Task directions – Pictures do not belong in the copy; transcribe everything else in the records exactly.

Data rows –
★ ★ ★
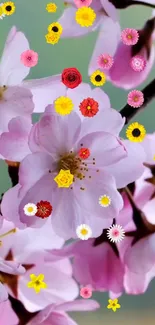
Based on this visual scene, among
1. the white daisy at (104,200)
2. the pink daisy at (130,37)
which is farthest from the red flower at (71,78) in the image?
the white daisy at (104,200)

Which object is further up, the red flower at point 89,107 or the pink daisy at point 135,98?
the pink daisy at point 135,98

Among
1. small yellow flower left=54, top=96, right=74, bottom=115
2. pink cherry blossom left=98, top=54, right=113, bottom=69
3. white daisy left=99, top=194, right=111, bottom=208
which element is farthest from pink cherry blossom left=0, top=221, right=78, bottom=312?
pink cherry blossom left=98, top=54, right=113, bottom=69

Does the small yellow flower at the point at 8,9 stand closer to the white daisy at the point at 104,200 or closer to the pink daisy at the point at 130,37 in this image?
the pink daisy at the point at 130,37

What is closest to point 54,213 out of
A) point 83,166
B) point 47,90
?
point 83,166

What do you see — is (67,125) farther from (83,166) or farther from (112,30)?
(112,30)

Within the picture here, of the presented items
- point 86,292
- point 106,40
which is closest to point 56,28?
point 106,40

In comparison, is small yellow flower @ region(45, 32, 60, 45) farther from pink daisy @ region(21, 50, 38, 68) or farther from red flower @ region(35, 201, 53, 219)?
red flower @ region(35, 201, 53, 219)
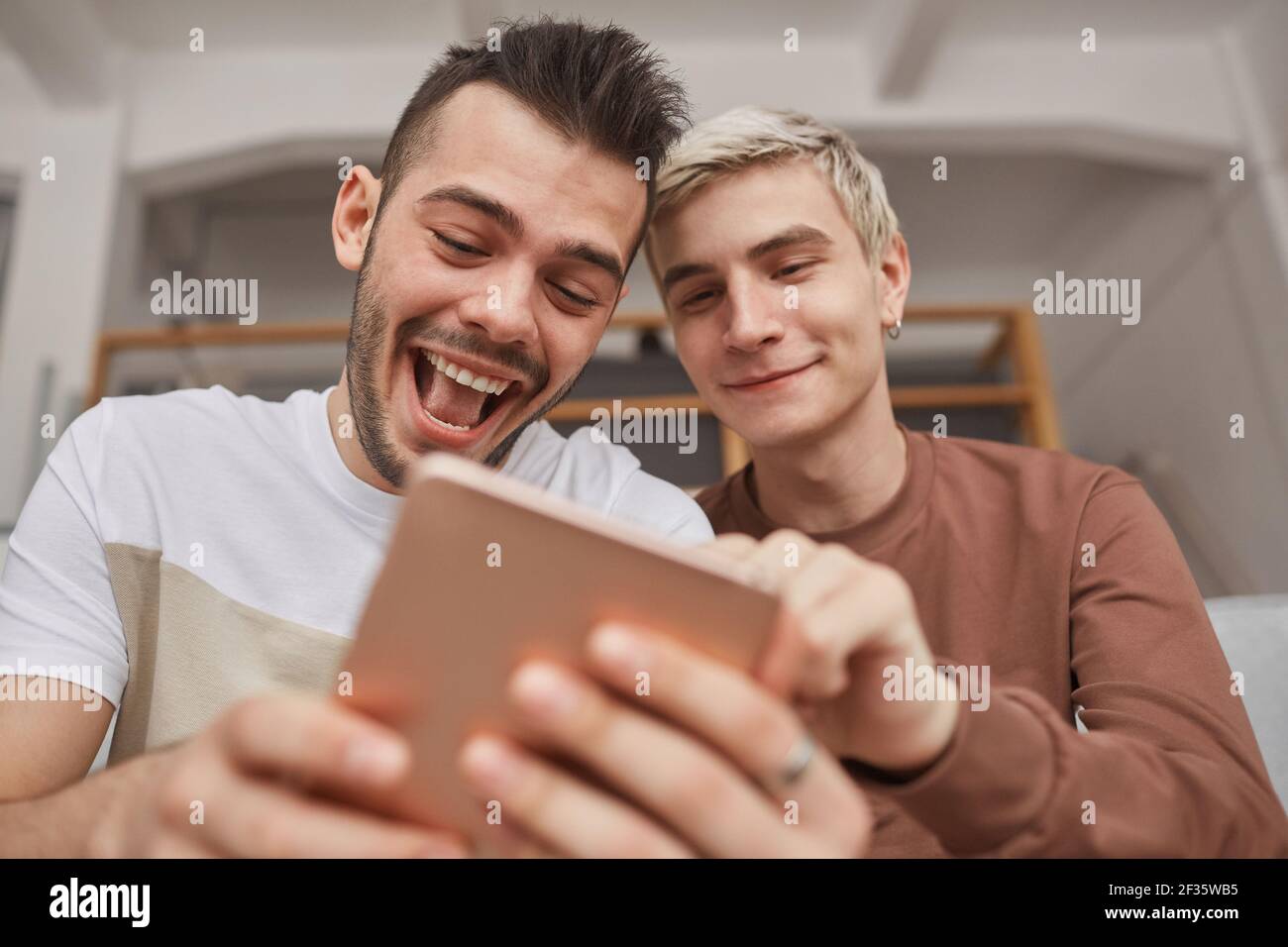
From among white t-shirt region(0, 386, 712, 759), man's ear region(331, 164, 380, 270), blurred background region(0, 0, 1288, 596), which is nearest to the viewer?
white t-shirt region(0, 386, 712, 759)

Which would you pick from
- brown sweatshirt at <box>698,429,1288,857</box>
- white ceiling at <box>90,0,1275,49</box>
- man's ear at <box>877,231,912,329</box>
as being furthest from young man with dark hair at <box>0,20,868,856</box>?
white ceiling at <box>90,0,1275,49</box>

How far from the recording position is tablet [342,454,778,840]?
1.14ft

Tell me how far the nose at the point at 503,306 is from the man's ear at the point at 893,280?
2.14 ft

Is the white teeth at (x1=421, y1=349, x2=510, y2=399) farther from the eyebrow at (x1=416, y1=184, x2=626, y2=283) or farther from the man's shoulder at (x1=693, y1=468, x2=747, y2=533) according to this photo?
★ ★ ★
Solution for this task –
Based on this visual scene, among
1. the white daisy at (104,200)
2. the pink daisy at (130,37)
which is farthest from the red flower at (71,78) in the image?
the white daisy at (104,200)

Which object is further up, the red flower at point 89,107 or the pink daisy at point 135,98?
the pink daisy at point 135,98

Among
1. small yellow flower left=54, top=96, right=74, bottom=115
2. pink cherry blossom left=98, top=54, right=113, bottom=69
3. white daisy left=99, top=194, right=111, bottom=208
which element is farthest from pink cherry blossom left=0, top=221, right=78, bottom=312?
pink cherry blossom left=98, top=54, right=113, bottom=69

Does the small yellow flower at the point at 8,9 stand closer to the white daisy at the point at 104,200 or closer to the pink daisy at the point at 130,37 in this image?
the pink daisy at the point at 130,37

What is closest to point 54,213 out of
A) point 83,166
B) point 47,90
?
point 83,166

What do you see — is (67,125) farther from (83,166) or farther from (112,30)?
(112,30)

Within the picture here, of the presented items
- point 86,292
- point 106,40
which is closest to point 56,28?
point 106,40

In comparison, is small yellow flower @ region(45, 32, 60, 45) farther from pink daisy @ region(21, 50, 38, 68) or farther from red flower @ region(35, 201, 53, 219)?
red flower @ region(35, 201, 53, 219)
From among white t-shirt region(0, 386, 712, 759), man's ear region(331, 164, 380, 270), blurred background region(0, 0, 1288, 596), which is nearest to the viewer?
white t-shirt region(0, 386, 712, 759)

Which would you pick from
- brown sweatshirt at <box>698,429,1288,857</box>
- white ceiling at <box>90,0,1275,49</box>
- man's ear at <box>877,231,912,329</box>
as being furthest from young man with dark hair at <box>0,20,868,856</box>?
white ceiling at <box>90,0,1275,49</box>

How far from the recording position is tablet [342,454,778,840]?
1.14ft

Tell me how far the nose at the point at 503,306 is from the man's ear at the point at 893,280?
2.14 ft

Is the white teeth at (x1=421, y1=349, x2=510, y2=399) farther from the eyebrow at (x1=416, y1=184, x2=626, y2=283) or farther from the man's shoulder at (x1=693, y1=468, x2=747, y2=533) according to this photo?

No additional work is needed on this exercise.